Verilen Metin:
▽

23 Eylül 2015 Çarşamba

KCK Eğitim Komitesi: Okul boykotlarına güçlü katılalım

KCK Eğitim Komitesi, Demokratik Toplum Kongresi’nin 2015-2016 eğitim ve öğretim yılı başlangıcında ilan ettiği sömürgeci eğitim kurumlarını boykot etme kararı ve çağrısını desteklediklerini belirtti. KCK, tüm Kürdistanlıları boykot eylemine katılmaya, güç ve destek vermeye çağırdı.


KCK Eğitim Komitesi, 2015-2016 eğitim ve öğretim yılı başlangıcında vesilesiyle yazılı bir açıklama yaptı. Eğitim Komitesi, “Merkezinde ülkemiz Kürdistan’ın bulunduğu Ortadoğu Kaosu, ülkemizde gelişen demokratik ulus çözümü ile yeni bir aşamaya girmiş bulunmaktadır. Rojava Devrimi, bölge topluluklarının farklılıkları temelinde eşit, özgür ve gönüllü birlikte yaşamsının modeli olarak hayat bulmaktadır. Rojava’da geliştirilen kontonal sistem, yerelden demokrasi ve özyönetimin nasıl olması gerektiğini çarpıcı bir biçimde ortaya koymuştur. Rojava Devrimi özsavunma temelinde yaşamı geliştirirken, Rojava halklarının anadillerinde eğitim ve otantik kültürlerinin yaşatılması konularında da örnek demokratik çözüm olanaklarını ortaya çıkarmıştır” dedi.

‘SÖMÜRGECİ TC REJİMİ HALKIMIZA SOYKIRIMI REVA GÖRMÜŞTÜR’
KCK açıklamasında devamla, “Başta Kürt halkı olmak üzere Kürdistan ve Anadolu halklarının başına bela olan ve faşizmin her türlüsünü uygulayan sömürgeci TC rejimi, yüzyıldır asimülasyon, tehcir, katliam, fiziksel ve kültürel soykırımı halklarımıza reva görmektedir. Buna karşı direnen tüm kültürel, dilsel, dinsel, etnik vb. toplulukları katliamlardan geçirerek bastırmak için elinden geleni yapmıştır, yapmaya devam etmektedir. Bunların en tehlikelisi ise beyaz katliam olarak tanımlanan toplumların beyinleri üzerinde geliştirilen kültürel sömürgeciliktir. BM belgelerinde bu aynı zamanda kültürel soykırım olarak da kabul edilmektedir.

△

Kayıtlı Veriler:
▽

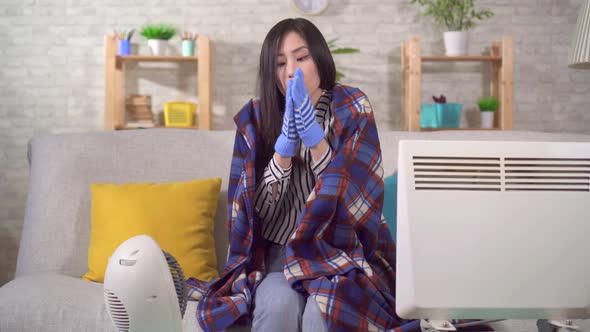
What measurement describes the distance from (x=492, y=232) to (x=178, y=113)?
10.6 feet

△

İstenen İşlem: Verilen metnin "23 Eylül 2015" sözlerinin geçtiği yerden başlayıp "destek vermeye çağırdı." sözlerinden sonra biten bölümünü, "Eğitim Komitesi" yerine "Eğitim Kurulu" koyarak güncelleyin ve yeniden yazın. Bu alıştırmada materyale ihtiyaç yoktur.

Alıştırma Çıktısı:
23 Eylül 2015 Çarşamba

KCK Eğitim Kurulu: Okul boykotlarına güçlü katılalım

KCK Eğitim Kurulu, Demokratik Toplum Kongresi’nin 2015-2016 eğitim ve öğretim yılı başlangıcında ilan ettiği sömürgeci eğitim kurumlarını boykot etme kararı ve çağrısını desteklediklerini belirtti. KCK, tüm Kürdistanlıları boykot eylemine katılmaya, güç ve destek vermeye çağırdı.